# Internet providers Tavira



## Rob_Brice

Hi, I am looking for recommendations for broadband (or similar) internet service providers in Tavira. We have just purchased an apartment in postcode area 8800-741 and the block looks wired for cable, so assume cable internet won't be a problem.

All recommendations gratefully received.


----------



## MrBife

Covered here already nearly a million times ... 

Expat Forum For People Moving Overseas And Living Abroad - Search Results


----------



## Rob_Brice

Yes I had read those, but since all comments made in the past two years related to mobile internet only (things tend to move quite rapidly in the world of technology), and failed to mention Tavira (I understand access to cable internet in PT is something of a postcode lottery) I figured it would be sensible to seek out some up to date, location specific advice


----------



## MrBife

Not even the local MEO (PT) shop will say exactly what areas are covered by the fibre roll out and none have specific info on what has been done so far. They simply say 'later this year' as they have no idea at all. The work in this area is being done by Viatel who are an independent contractor and although they work at the behest of MEO there doesn't seem to be much feedback or updated info available anywhere.

New homes have been fitted with cable ducting for the last five years (ITED) but it hasn't made any of the options more readily available.

It would be impossible for anyone on this or any other forum to know better than the local MEO shop.

There is a postcode query form on the MEO website but I never made it work and once you put in a contact number you get put on their call list. If you make an application for a connection then they will make an installation dependent on what is there in the street they can connect you to and of course update you if the provision method changes so you will either be offered a MEO cable package or a MEO fibre package at differing rates again as per their website.

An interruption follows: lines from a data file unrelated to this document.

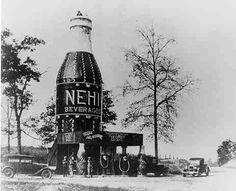 """Les constructions insolites de l'architecture """"canard"""" The Bottle 1924 Auburn (Al) brulée en 1936"""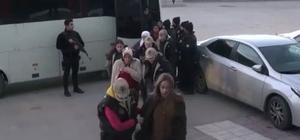 Açlık grevine destek olanlara operasyon: 14 gözaltı Sabaha karşı HDP Van İl Başkanlığına düzenlenen operasyonda 14 kadın gözaltına alındı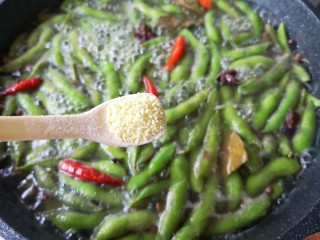 香辣毛豆,关火前加一点鸡精搅匀。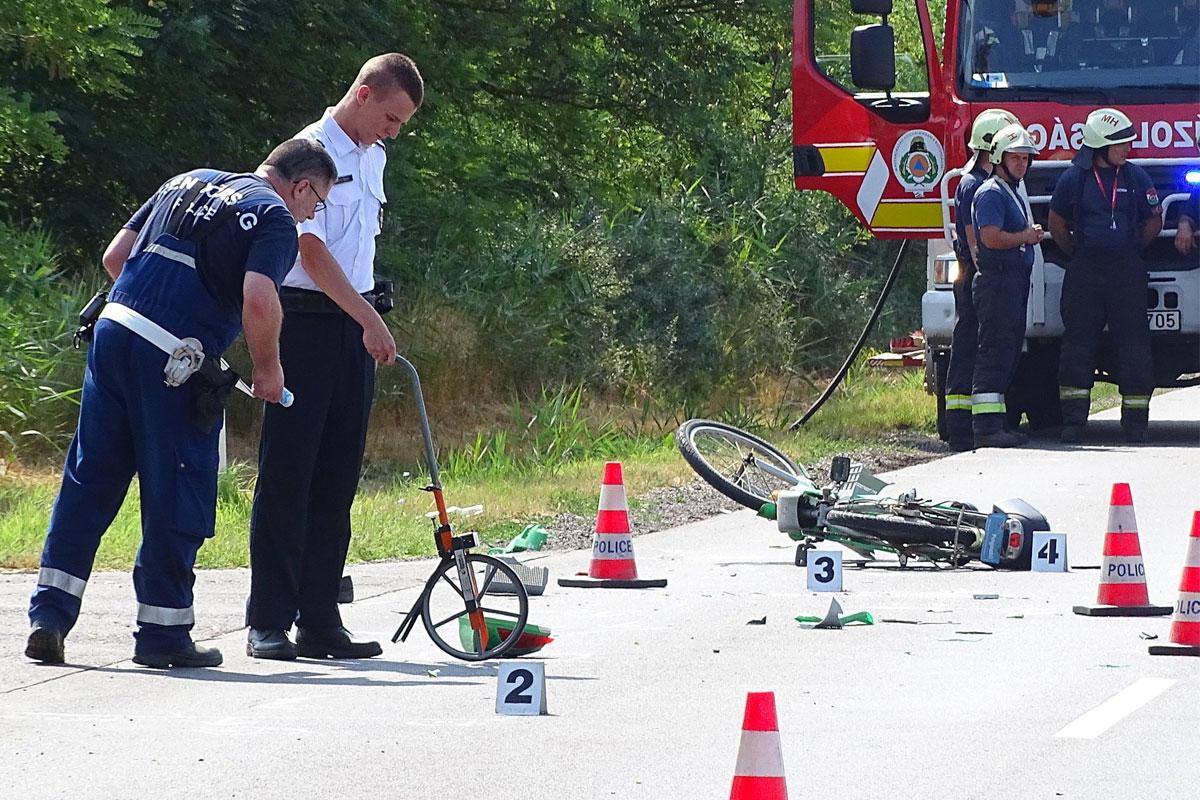 Baleseti helyszínelés 2021. július 21-én Kaszaperen, ahol egy nő egy utóbusznak ütközött az elektromos kerékpárjával.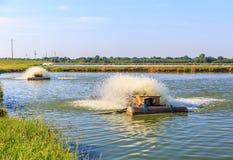 Active électrique d'aérateur d'exploitation de pisciculture Images libres de droits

4G providers offer good speeds (up to 100mbps) at reasonable rates but you need to check local signal levels to decide which provider to go with. Beware the lock-in contract period (fidelização) with any of them.


----------



## Rob_Brice

Thanks for the reply - very helpful


----------



## TaviraLen

I don't understand why MrBife just mentions MEO. There are at least two other internet providers in Tavira (Vodafone and NOS). NOS can tell you what kind of service they can offer when you give them your exact address. They also have an online postcode finder, which shows that 8800-741 does have access to NOS internet. It doesn't say what kind of internet, but if it is a reasonable newly built block there is a chance for fiber/coaxial. 
Our apartment building I Tavira is ten years old, and we have that kind of set up with NOS (200 Mb/s). NOS made the installation in our apartment on the same day as signing the contract, and everyone I have been in touch with (including the technician who installed, and a lady in accounts) have spoken good English.
So, contrary to MrBife, I think it is a good idea to ask all providers what kind of internet they can offer.
Just be aware that the best place to deal with NOS is in Algarve Forum in Faro.


----------



## Rob_Brice

Thanks TaviraLen

Do you know if there's an NOS shop or agent located anywhere in Tavira? The nearest I can find on their website is Vila Real de Santo António.


----------



## MrBife

TaviraLen said:


> I don't understand why MrBife just mentions MEO. There are at least two other internet providers in Tavira (Vodafone and NOS). NOS can tell you what kind of service they can offer when you give them your exact address. They also have an online postcode finder, which shows that 8800-741 does have access to NOS internet. It doesn't say what kind of internet, but if it is a reasonable newly built block there is a chance for fiber/coaxial.
> Our apartment building I Tavira is ten years old, and we have that kind of set up with NOS (200 Mb/s). NOS made the installation in our apartment on the same day as signing the contract, and everyone I have been in touch with (including the technician who installed, and a lady in accounts) have spoken good English.
> So, contrary to MrBife, I think it is a good idea to ask all providers what kind of internet they can offer.
> Just be aware that the best place to deal with NOS is in Algarve Forum in Faro.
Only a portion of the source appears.